§ Quoted text:
All Asian currencies in an embodiment are converted using cross rates from the ABSG delivered via Reuters.

With regard to Non Deliverable Currencies, NDF Fixing is used in an embodiment.

Aggregating Commodity Returns into the Biodiesel Strategy Return

In an embodiment, two components used to calculate a commodity's daily weight in a strategy are the liquidity factor and the price. While a commodity's price changes daily based on movements in the futures markets, its liquidity factor or “amount outstanding” is reset only once a year based on the biodiesel consumption figures

Biodiesel Strategy Liquidity Factors

In order to ensure that the strategy commodity weights remain intact for the whole year, a constant is used known as the Liquidity Factor (LF). A separate LF is derived once per year for each commodity within the strategy. Each day the commodity specific LF is multiplied by the price of the futures contract and the product summed for each commodity. The daily changes in weights of each commodity within the strategy are thus a function only of price change. LF is defined as follows: Liquidity Factor=Percent Allocated to Commodity on the Last business Day in April/Price 2nd Business Day May, where Percent Allocated to Commodity Last business Day in April=Strategy allocation; and Price 2nd Business Day=Prompt contract closing price of commodity, as of the second business day of May*Spot FX.

Calculation of Daily Strategy Constituent Weights

Daily strategy weights are calculated by multiplying the liquidity factor of each commodity by its daily strategy price (beginning of day). After summing up this value for all commodities, each component's percentage contribution to the total is calculated. This percentage is the commodity weight used for daily strategy return calculations.


Wb,i=LFi*Pb,i/Σ(LF*Pb) Biodiesel, where:

Wb,i=the beginning of day weight for Commodity I;

LFi=the liquidity factor for Commodity I;

Pb,i=Future Price*Spot FX; and

Σ(LF*Pb) Biodiesel=Sum of (LF*Pb) for each Biodiesel Component.

Calculating Strategy Returns

Strategy level returns are generated by weighting the commodity level returns (spot or excess) of each constituent by its calculated beginning-of-day weight. These daily returns are then compounded to generate cumulative returns over periods longer than one day. (1) Daily Return Contribution Strategy Component=Wb,i*Returnt, where:

Wb,i=the beginning of day weight for Commodityi; and

Returnt=the daily total/excess return of Commodityi.

(2) Daily Strategy Excess/Spot Return=Σ Return Contribution Biodiesel strategy, where Return Contribution Biodiesel strategy=the excess/spot return contribution of each component.

Since Inception Strategy Returns

In an exemplary embodiment, daily strategy returns (excess and spot) are indexed to 100 as of the strategy inception date (e.g., Jun. 30, 2006). These daily returns are compounded to generate a daily strategy level for the biodiesel strategy and each of its components and can be used to calculate periodic returns over any user-defined date range using the following formula:


Periodic Return=(Biodiesel strategy Valuet/Biodiesel strategy Valuet−1)−1.

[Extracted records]

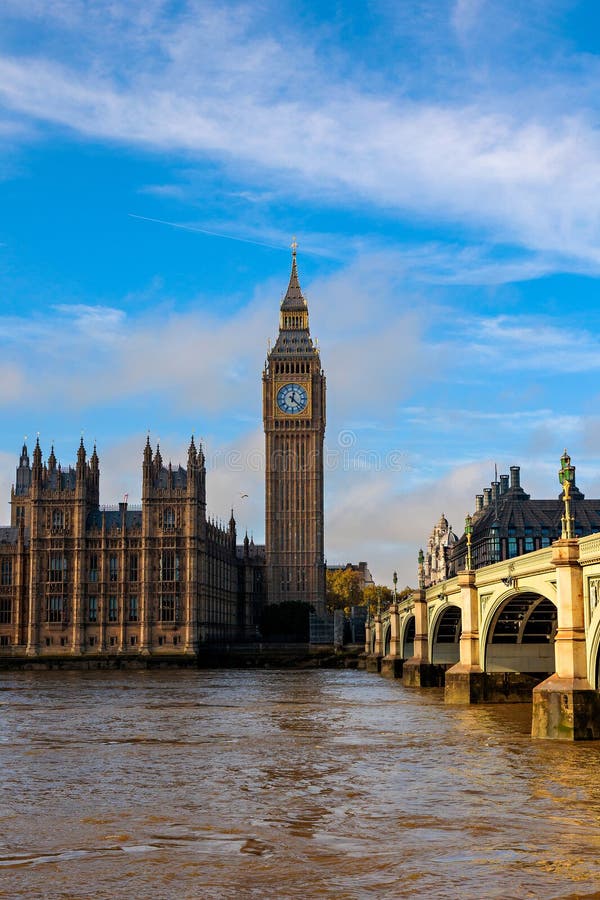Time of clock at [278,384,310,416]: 12:22
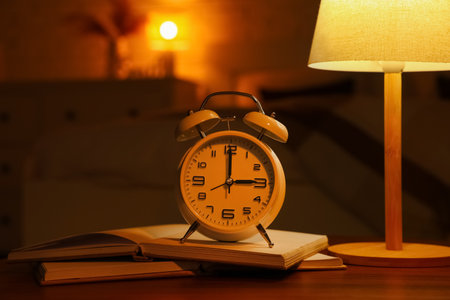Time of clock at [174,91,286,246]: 3:00
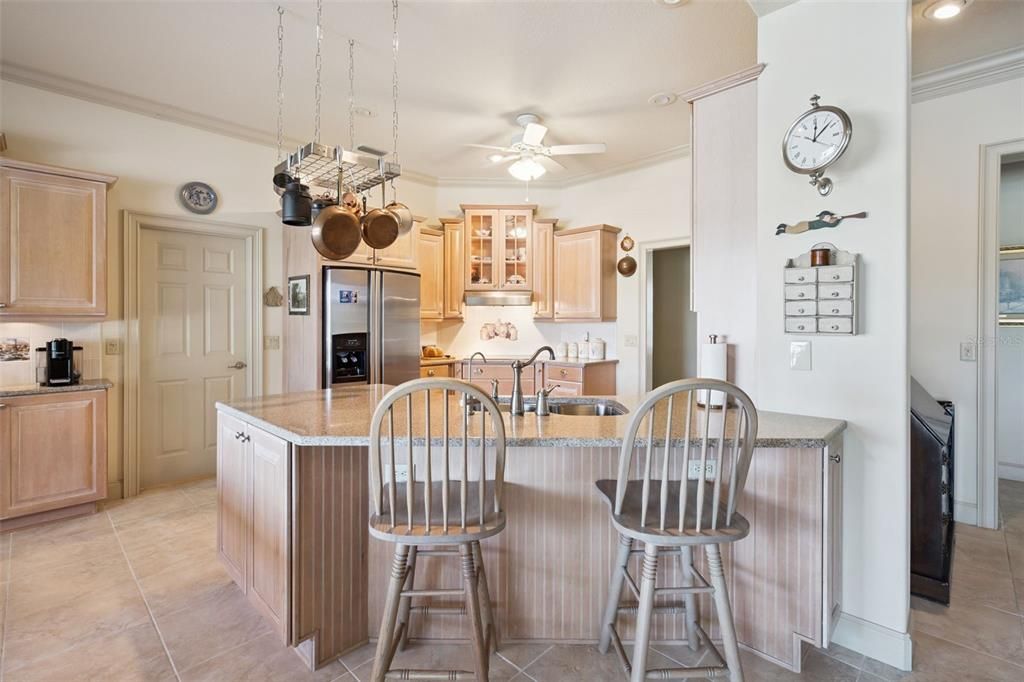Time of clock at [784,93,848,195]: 12:07
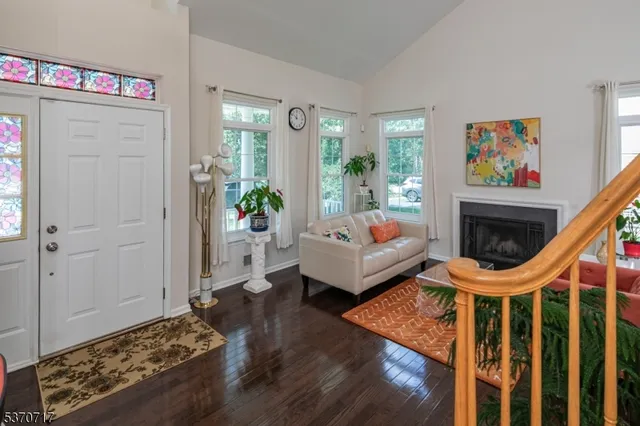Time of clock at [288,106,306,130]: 11:51
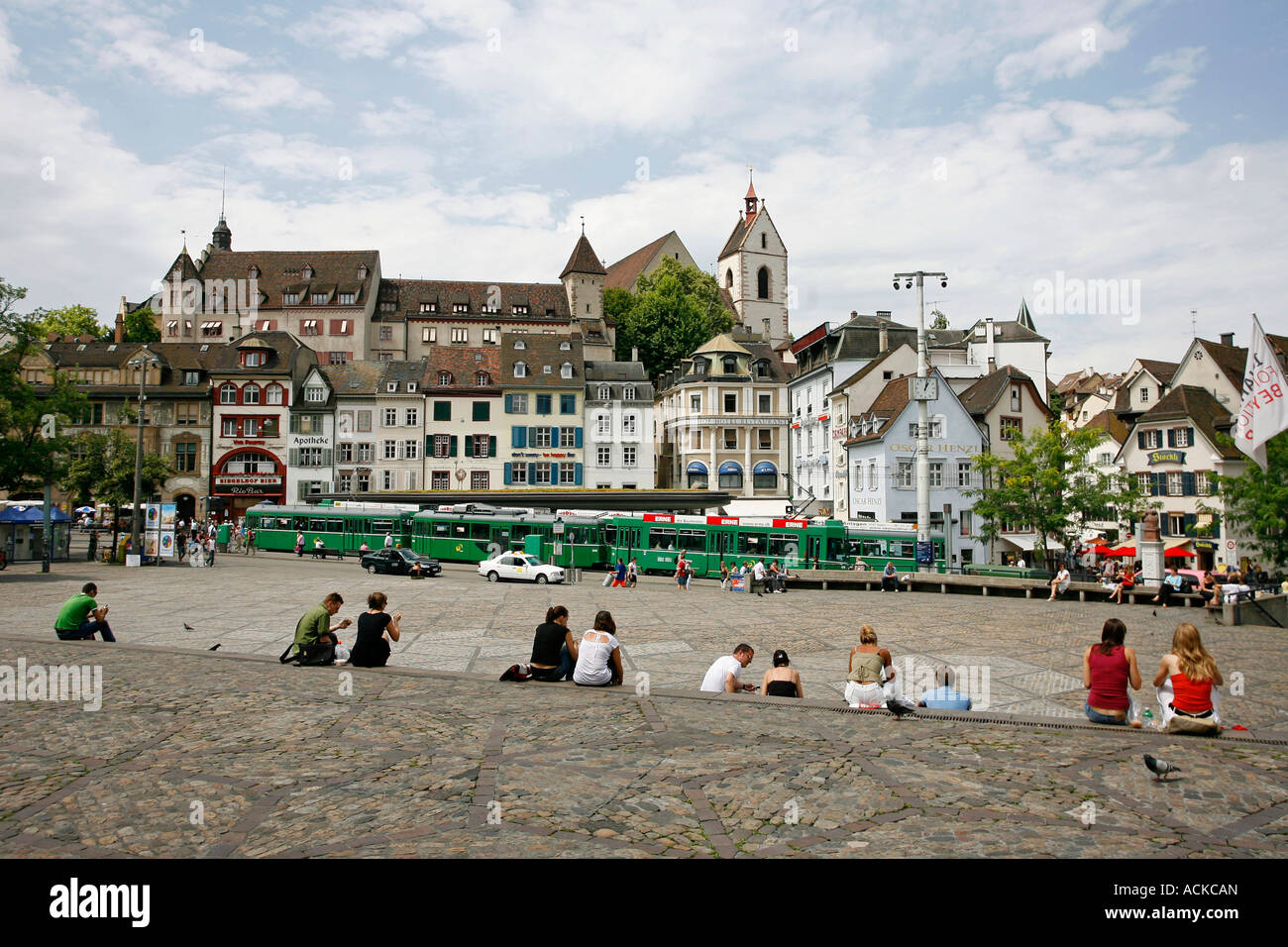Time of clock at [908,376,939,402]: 1:02
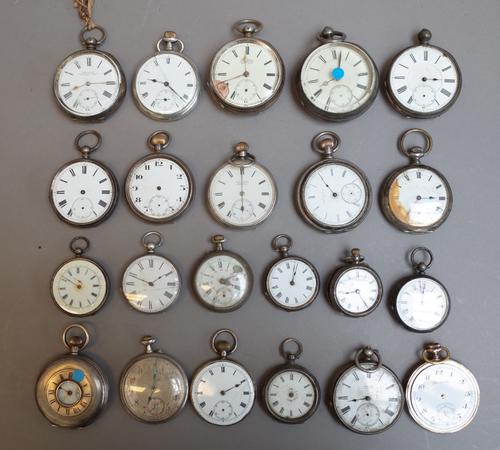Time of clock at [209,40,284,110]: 11:41
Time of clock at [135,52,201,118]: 9:21
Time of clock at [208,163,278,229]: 5:59
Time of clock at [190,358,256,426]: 2:10
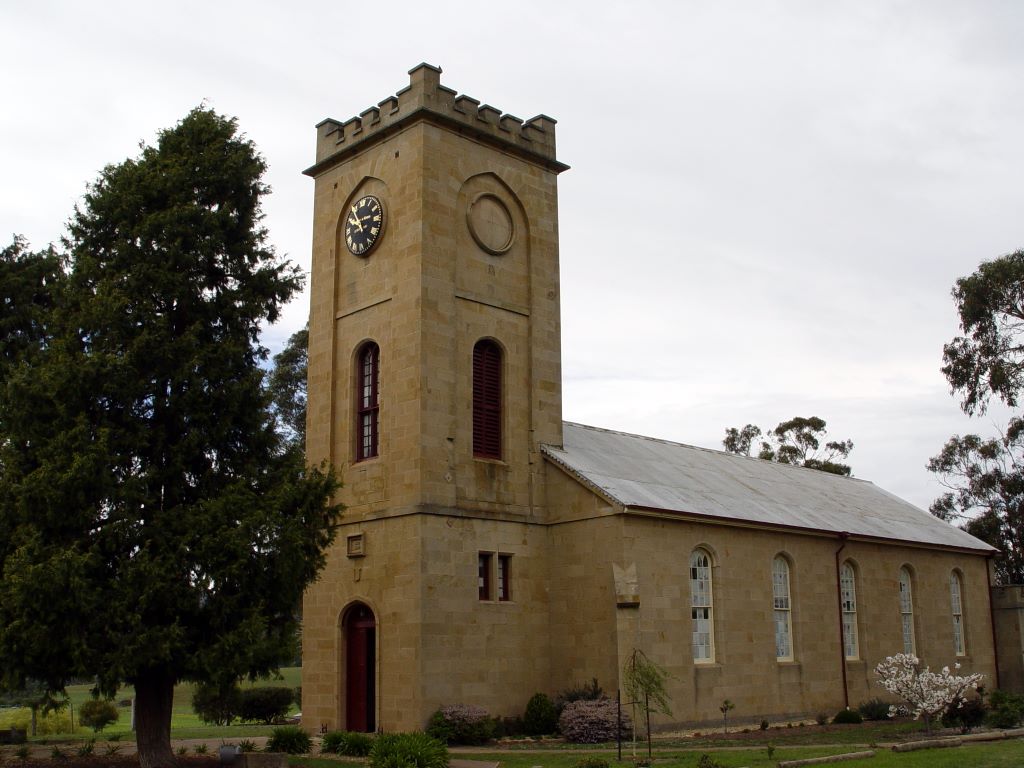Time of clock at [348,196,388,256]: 9:53
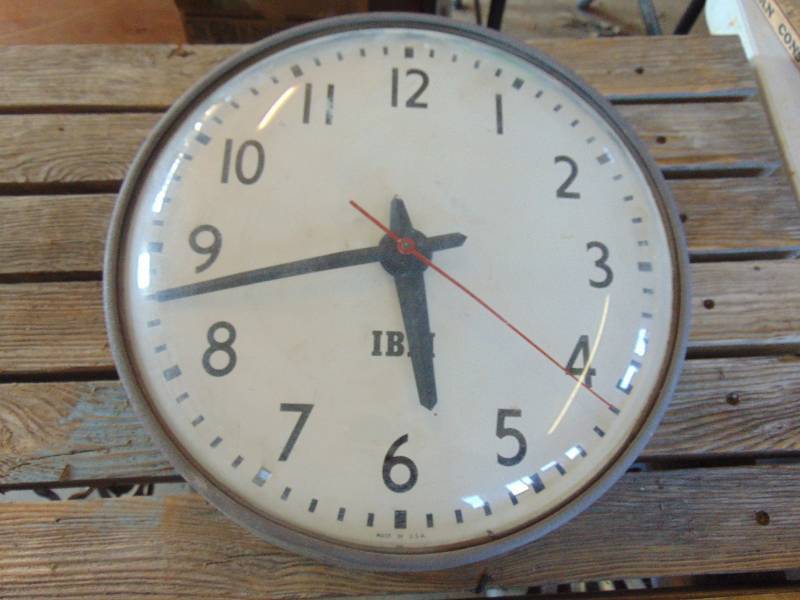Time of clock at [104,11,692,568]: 5:42
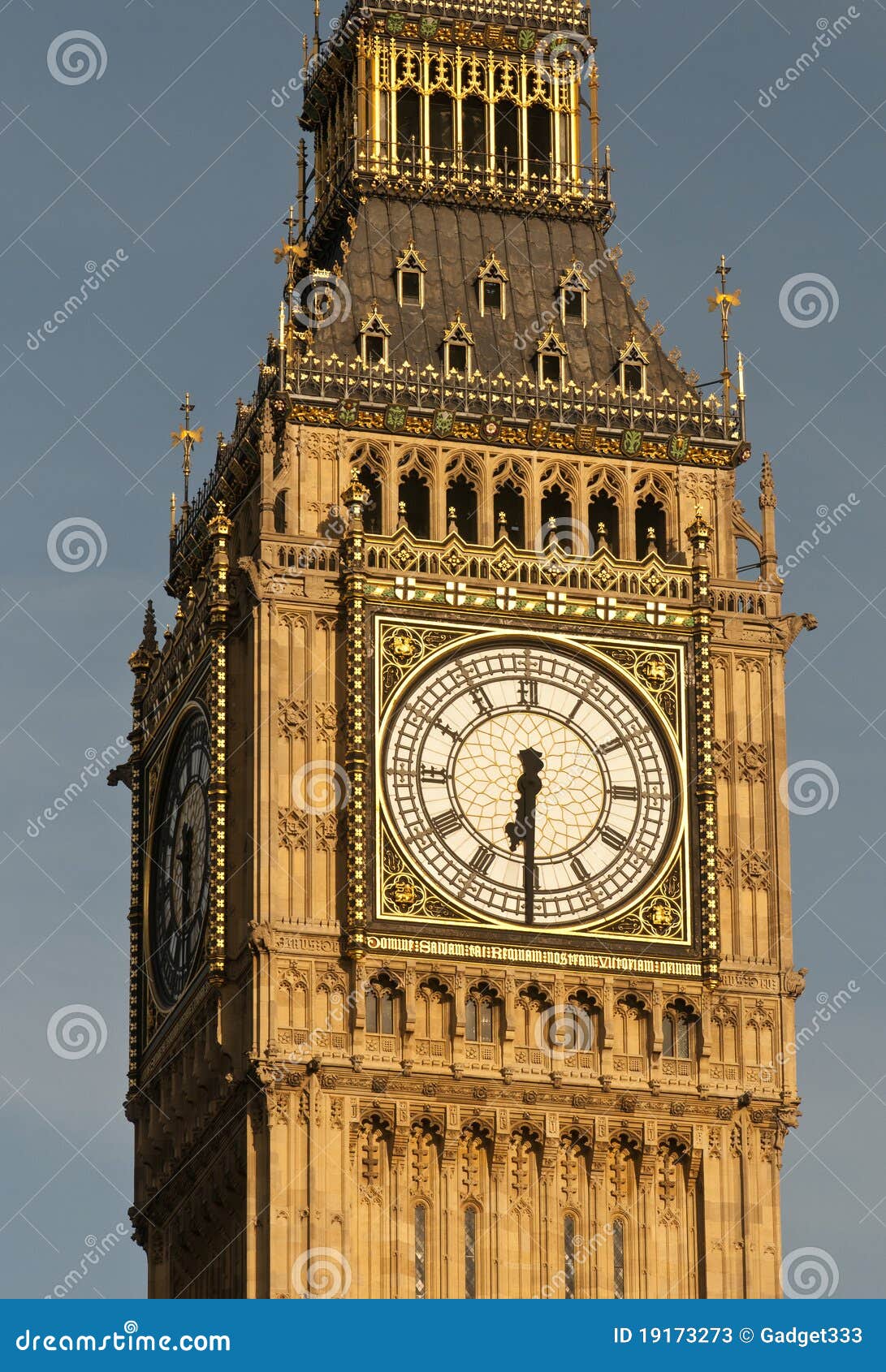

§ Required actions:
a - In the biodiesel strategy text, how often is a commodity's liquidity factor reset, and based on what?
b - List every section heading in the biodiesel strategy text.
c - Extend the biodiesel strategy text past its final formula.

§ Exercise results:
a - Once a year, based on the biodiesel consumption figures.

b -
Aggregating Commodity Returns into the Biodiesel Strategy Return
Biodiesel Strategy Liquidity Factors
Calculation of Daily Strategy Constituent Weights
Calculating Strategy Returns
Since Inception Strategy Returns

c -
Business Day Calendar

The biodiesel strategy business day calendar of an embodiment follows the New York Mercantile Exchange (NYMEX) holiday calendar and is published only when the NYMEX is open for trading, including half-days.

On those days when relevant markets are closed and the NYMEX is open, use data from the previous available business day for strategy calculations.

On days when the NYMEX is closed and the other exchanges are open, returns will be reflected on the next day when the NYMEX is open.

Contract roll schedules will reflect the NYMEX calendar for all the commodities. If there is an NYMEX holiday before or during a roll period, the scheduled roll will be pushed forward to the next business day.

Initial strategy returns will be published between 4 pm and 6 pm EST on each biodiesel strategy business day. When final closing prices are published for each strategy contract on their respective exchanges, the daily returns will be finalized. Occasionally an exchange may update a final closing price after its initial publication. In those cases, returns will be updated with the new price when published.

If the price expected from an exchange is determined to be in error or is unavailable before the strategy is required to be published, the Strategy Agent reserves the right to provide a price for the strategy. However, if the exchange in question provides an appropriate value before trading opens on the following day, the Strategy Agent will restate returns.

Strategy Rebalancing Mechanism

New biodiesel commodity weights are determined on the 2nd business day of May. Rebalancing takes place during the 5th to 15th business days in May when 10% of the old Liquidity Factors is rolled out and 10% of the new is rolled in on each business day.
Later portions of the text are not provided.